EU calls for U.N. role in Afghanistan
LUXEMBOURG -- European Union foreign ministers have been drawing up a blueprint for a "significant" U.N. role in building a post-Taliban Afghanistan.
The EU is pushing for U.N. involvement in reshaping Afghanistan after the current military campaign against the Taliban regime is concluded.
Leading EU nations are also sounding out Afghanistan's neighbours on the way forward.
"The United Nations is going to play a crucial role. They are the only ones that can guide" Afghanistan's transition, German Foreign Minister Joschka Fischer told the Associated Press.
Fischer is to visit Pakistan, Saudi Arabia and Iran in the next week.
The Luxembourg meeting came two days ahead of a summit of EU national leaders in Ghent, Belgium.
Top of the agenda for the foreign ministers was hammering out a joint strategy on terrorism and rebuilding Afghanistan in preparation for the Ghent summit.
The foreign ministers were building on measures agreed by a joint meeting of home affairs and interior ministers -- also in Luxembourg -- on Tuesday.
Officials said that while there were rumblings in Europe about the U.S. and British air campaign against Taliban targets, officials the EU nations had not considered any call for a cease-fire.
"Political support for the United States in its campaign will be underscored at the EU summit on Friday," a German diplomat, who asked not to be named, told the Associated Press. France and Germany have proposed that Afghanistan's ex-king, Mohammad Zaher Shah, who was deposed in 1973, becomes the national figurehead when Afghanistan is reshaped.

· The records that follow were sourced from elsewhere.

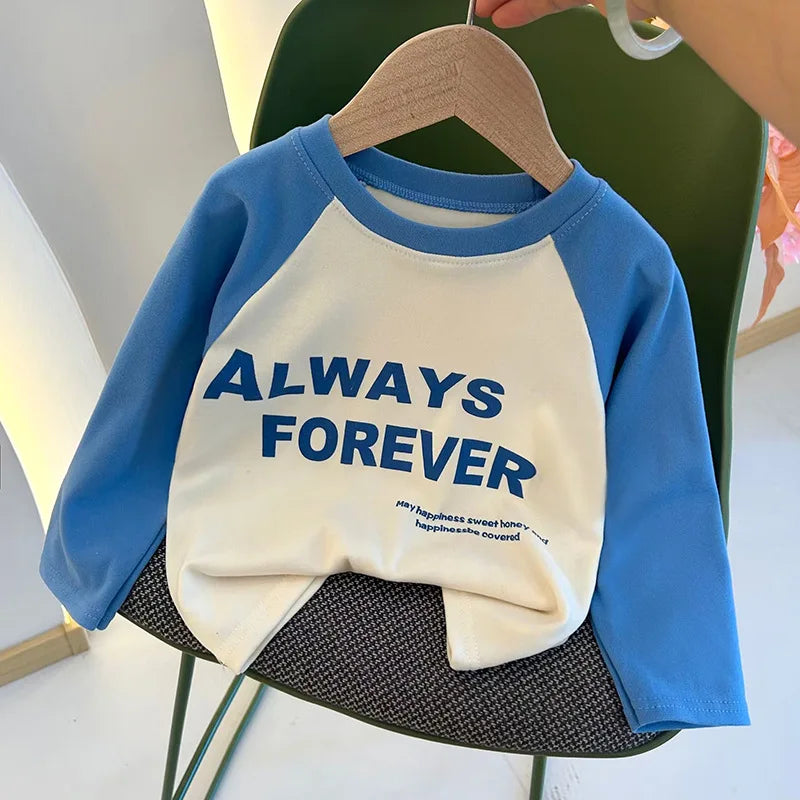New Autumn Girls and Boys Long Sleeve T-shirt Base Shirt Letter Korean Style Children Clothing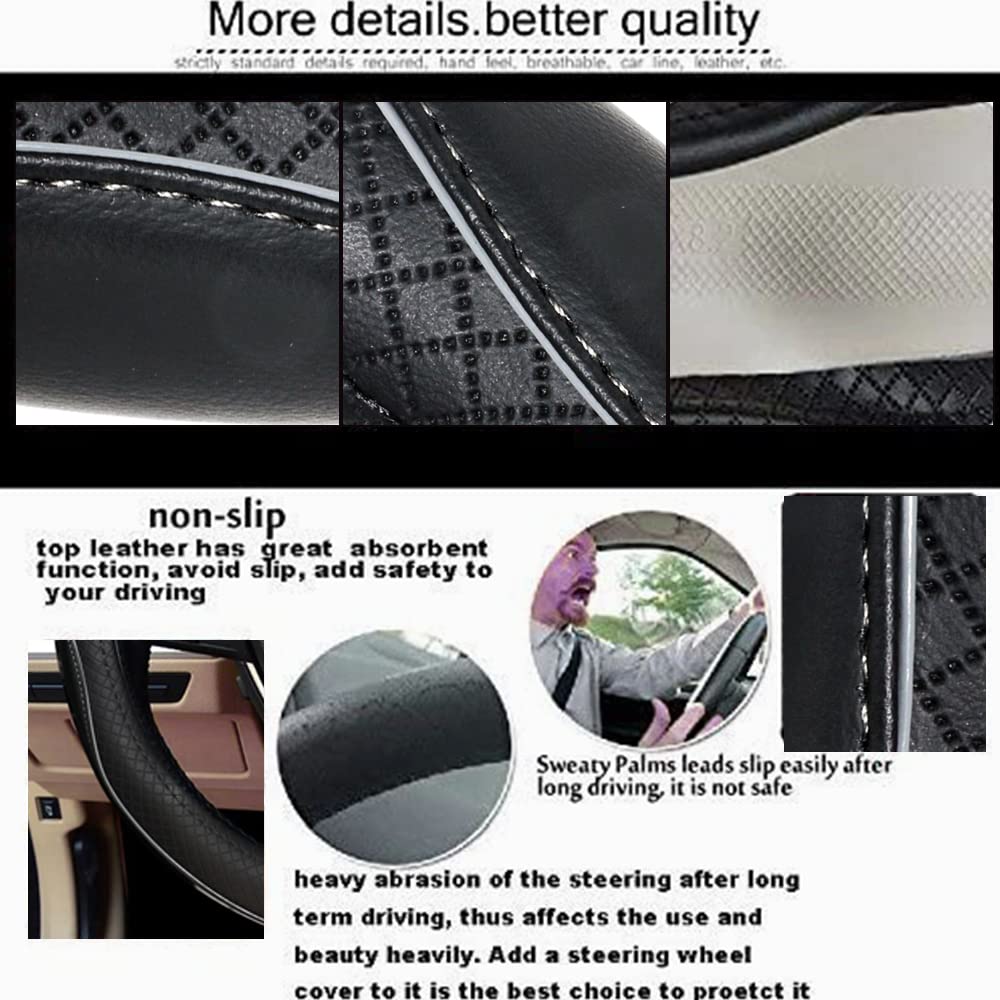 Car Steering Wheel Cover, Anti-Slip, Safety, Soft, Breathable, Heavy Duty, Thick, Full Surround, Sports Style (Black)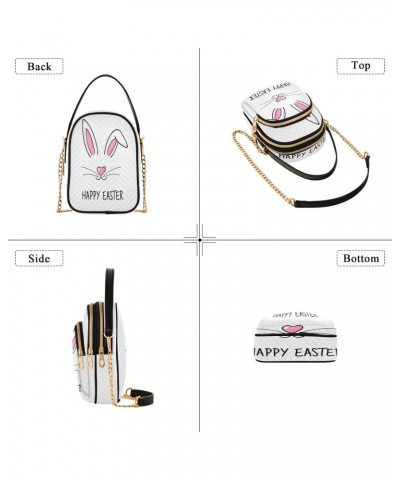 Hand Drawn Bunny Face Crossbody Bags for Women Quilted Shoulder Bag Handbag with Chain Strap Cute Easter Rabbit Trendy Cross ...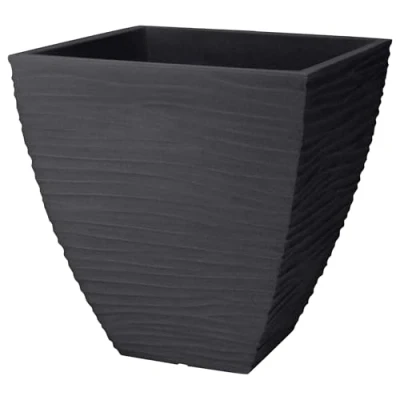 Image of GEEZY Large Flower Pots Waves Pattern Anthracite, Square, Lightweight &amp; Weatherproof Indoor Outdoor Use for Flowers Plants Garden and Planters Home, Patio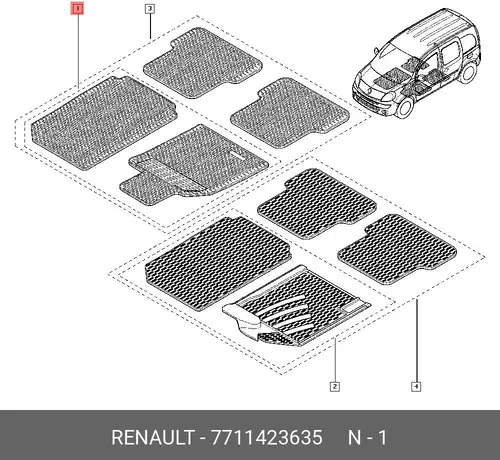 Коврики в салон RENAULT 7711423635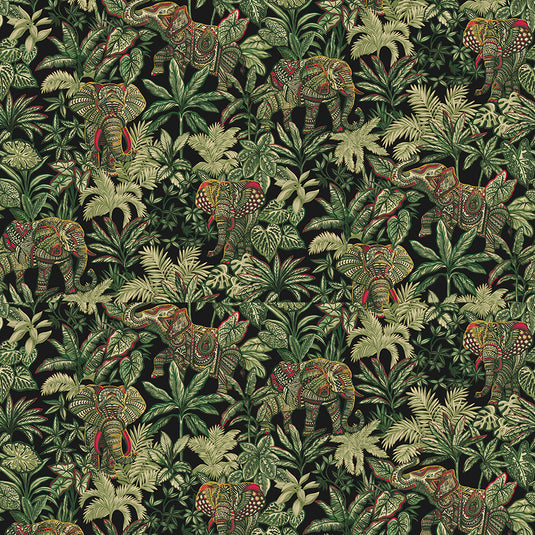 Elephant Foliage Pattern Wallpaper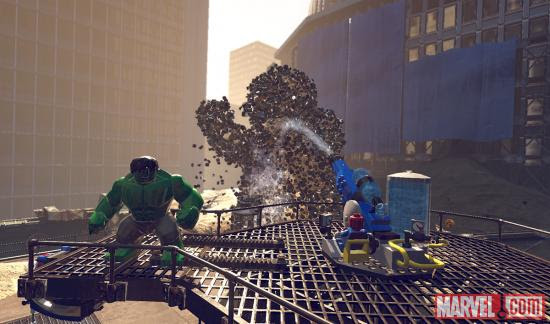 Spider-Man douses Sandman with a water cannon in LEGO Marvel Super Heroes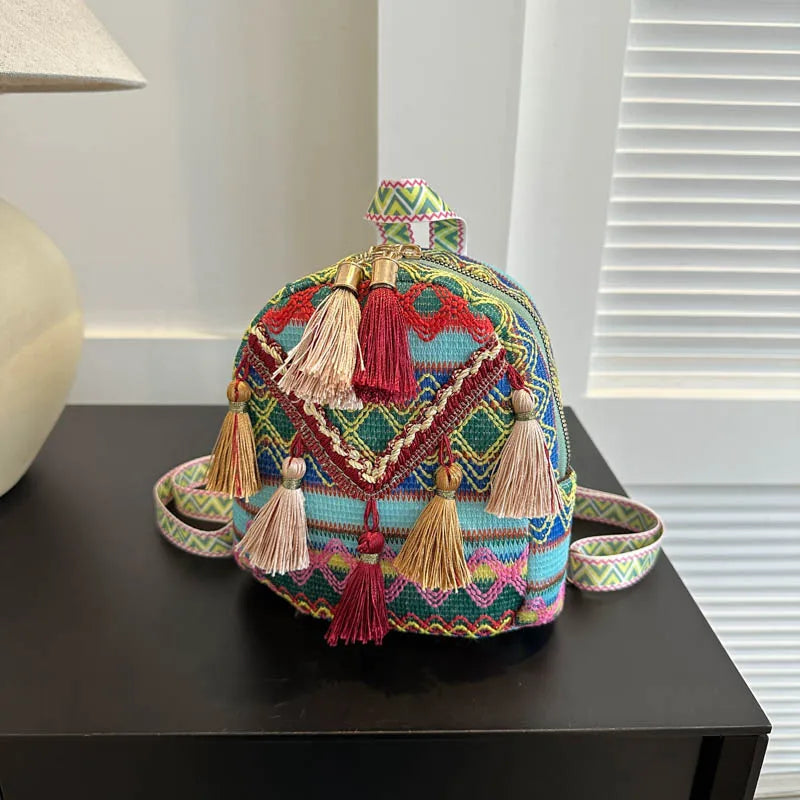 Stripe Holiday Travel Daily School Backpack Zipper Backpack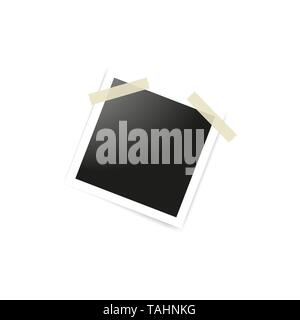 Collection of blank photo frames sticked on duct tape to white background. Template mockups for design. Vector illustration Stock Vector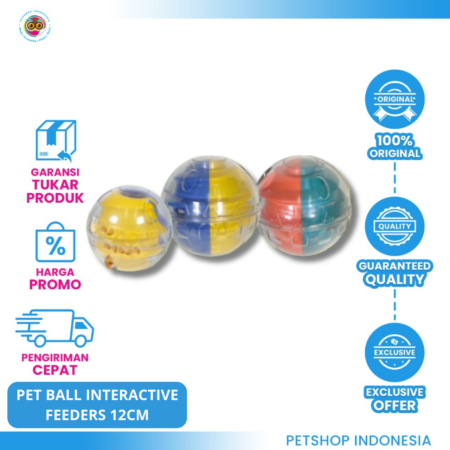 Pet ball Interactive Feeders 12cm – Mainan Interaktif & Pengatur Makan Hewan Peliharaan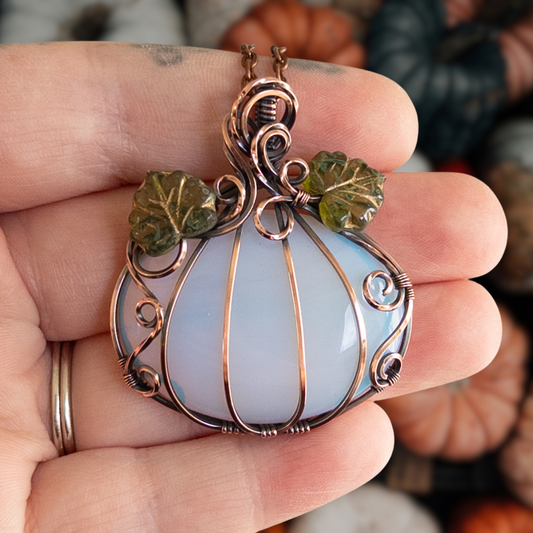 Opalite Glass Antiqued Copper Pumpkin Pendant With Czech Glass Leaves
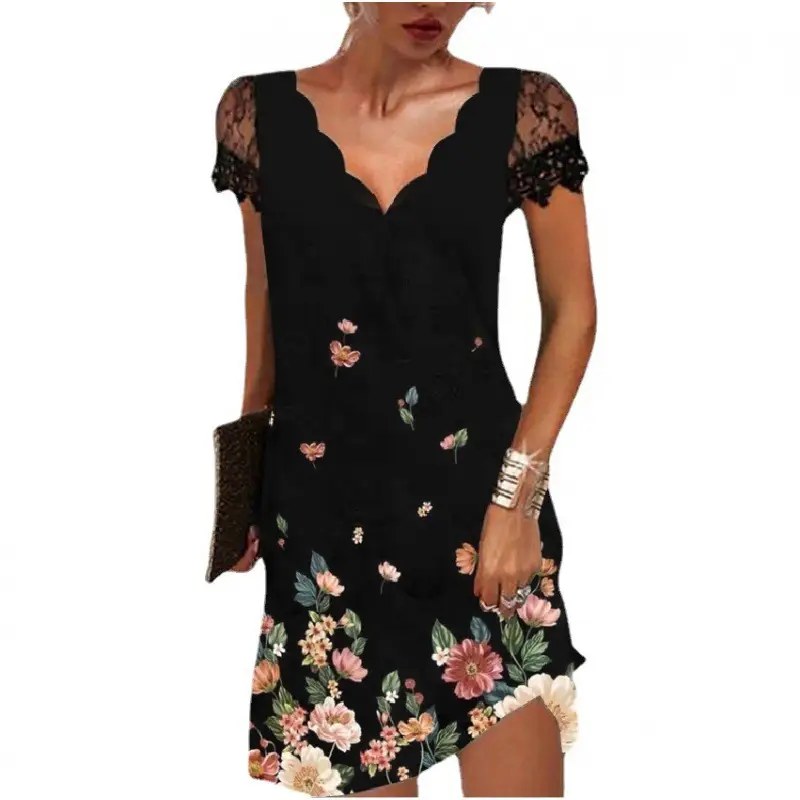 Black Floral Lace V-Neck Summer Dress for Women - Image 10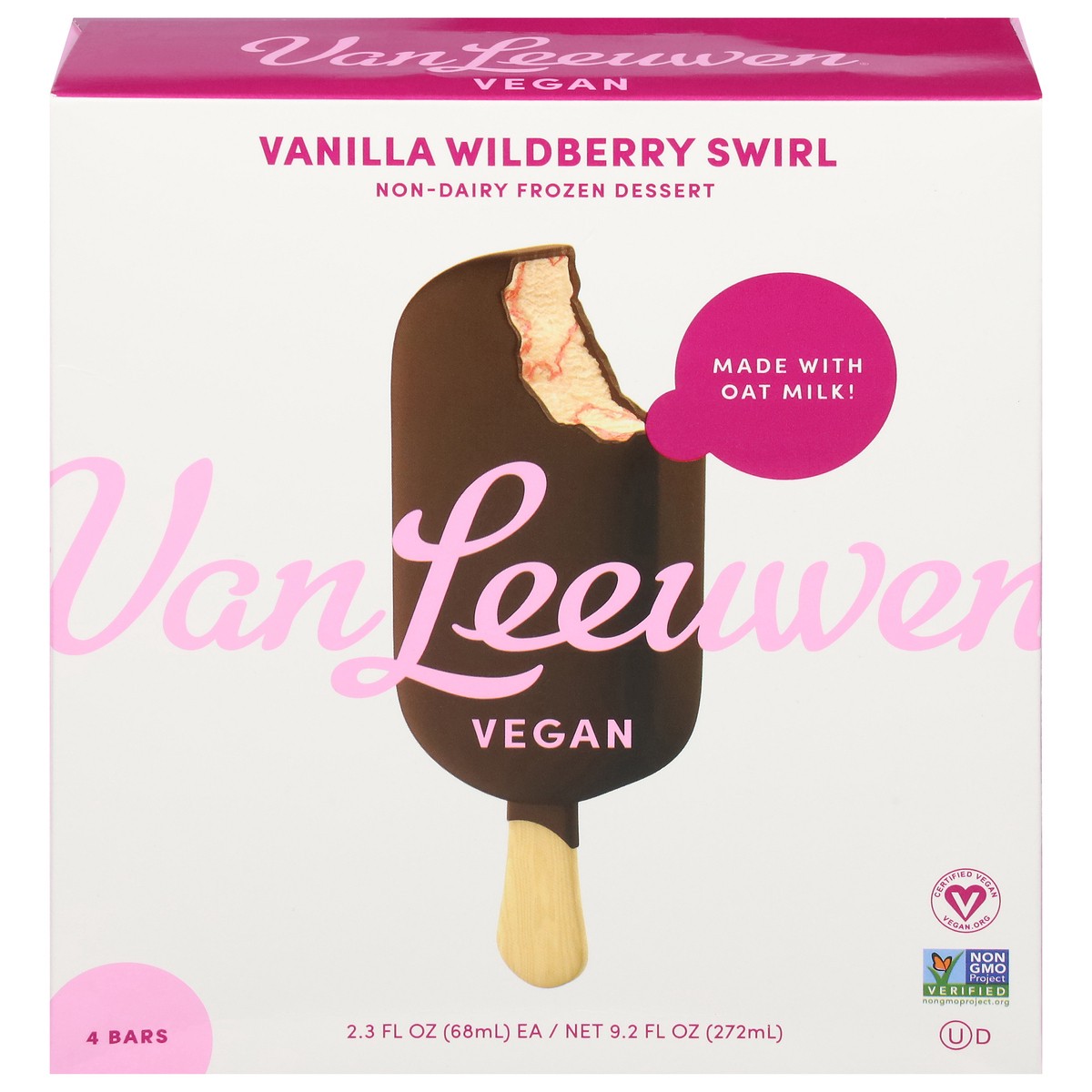 slide 1 of 9, Van Leeuwen Vanilla Wildberry Swirl Ice Cream Bar 4 - 2.3 fl oz Bars, 4 ct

On Monday, the EU finance, justice and transport ministers endorsed measures to combat global terrorism, including a move to apply money-laundering rules to various serious crimes, not just the illegal drugs trade.
They pledged to freeze assets of terrorists and their organizations and boost airport and airplane security.
The EU will study deploying "sky marshals" on airlines.
Separately, the EU will compensate EU airlines for at least four days of business lost when the United States closed its airspace after the September 11 attacks against New York and Washington and provide war risk insurance coverage through at least November 30.
While in Luxembourg for the talks, British Foreign Secretary Jack Straw telephoned his Israeli counterpart, Shimon Peres, "to express the shock of the British government" at the assassination of tourism minister Rehavam Zeevi.
"It is a deep shock. It is terrible news that underlines the need for there to be a peace process," said Straw. He added the killing underlined above all "the potential of extremists to disrupt that process."